You absorb the pain now, or you potentially absorb far more pain later. You choose.
- SIFT THROUGH YOUR MOTIVES
So, what change do you need to adopt?
Let an honest look at your motives guide you.
A crisis reveals who you really are, and often you may not like what you see. I’m regularly disappointed by my first instincts.
But you don’t have to act on your first instincts, which is where real leadership comes in.
So, to deal with that, sift your motives.
You’ll find things like:
Selfishness and sacrifice
Denial and acceptance
Hoarding and preparedness
Fear and faith
Some careful reflection and wise counsel should help you choose the latter, not the former.
- PROCESS YOUR EMOTIONS AS YOU HELP OTHERS PROCESS THEIRS
People are in shock, denial and mourning. So are you.
Change is challenging at the best of times.
This kind of massive disruptions triggers so many emotions in people and in you—including disbelief—that making time to process it all is essential.
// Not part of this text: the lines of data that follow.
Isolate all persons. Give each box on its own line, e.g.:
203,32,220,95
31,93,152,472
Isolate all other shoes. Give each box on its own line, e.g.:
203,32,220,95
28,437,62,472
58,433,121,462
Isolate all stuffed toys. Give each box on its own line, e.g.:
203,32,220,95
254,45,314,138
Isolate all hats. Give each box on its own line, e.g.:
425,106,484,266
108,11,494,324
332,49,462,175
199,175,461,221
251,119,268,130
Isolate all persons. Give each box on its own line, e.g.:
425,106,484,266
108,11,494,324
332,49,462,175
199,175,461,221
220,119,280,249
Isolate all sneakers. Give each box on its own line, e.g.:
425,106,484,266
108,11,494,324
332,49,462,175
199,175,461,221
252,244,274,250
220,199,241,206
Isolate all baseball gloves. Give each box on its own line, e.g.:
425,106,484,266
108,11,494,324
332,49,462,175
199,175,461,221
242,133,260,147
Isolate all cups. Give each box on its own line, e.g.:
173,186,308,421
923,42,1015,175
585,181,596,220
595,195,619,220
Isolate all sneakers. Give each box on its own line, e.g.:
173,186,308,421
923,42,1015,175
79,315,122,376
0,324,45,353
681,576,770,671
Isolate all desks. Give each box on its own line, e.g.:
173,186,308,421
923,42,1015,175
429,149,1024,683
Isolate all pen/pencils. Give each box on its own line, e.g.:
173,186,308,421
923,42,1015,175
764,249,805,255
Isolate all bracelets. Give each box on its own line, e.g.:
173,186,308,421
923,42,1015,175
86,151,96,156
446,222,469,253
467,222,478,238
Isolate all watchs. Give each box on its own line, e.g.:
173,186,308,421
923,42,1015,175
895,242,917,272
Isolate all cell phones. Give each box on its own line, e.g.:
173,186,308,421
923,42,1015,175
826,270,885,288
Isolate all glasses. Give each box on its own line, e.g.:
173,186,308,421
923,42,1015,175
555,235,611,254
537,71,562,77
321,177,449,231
As a leader, that’s hard though because you likely spend most of your time helping other people, finding reliable information, making decisions and then rethinking everything. In addition, you’re probably putting in 12-18 hour days.
Which raises the question: How exactly are you processing all this?
Just because a crisis is not a time to take a sabbatical or spend a week in a cabin contemplating how you really feel doesn’t mean you can’t process your emotions daily.
In fact, doing so will make you a better leader and help you make better decisions.
A tired leader is an ineffective leader.CLICK TO TWEET
Here are some things you can do to make sure you’re processing decisions:
- Get some sleep. A tired leader is an ineffective leader. Your body and brain need rest.
- Pray and meditate. Start every day with some time to reflect, pray and even meditate on scripture and surrender the problems you have to God.
- Get some exercise. Even a 20 minute run or a brisk walk will help.
- Eat better. Yep, this is sounding a lot like what you already know. But just do it.
- Call a friend you can talk to. In a crisis, you need people who don’t need anything from you. Call a friend.
- Spend at least some time with your family. They need your leadership and friendship too, as much as your church or company does.
Creating some distance from crisis management will help you make far better decisions. When in doubt, revert to #1 and 2. They are force multipliers.
If you don’t control your emotions, your emotions will control you.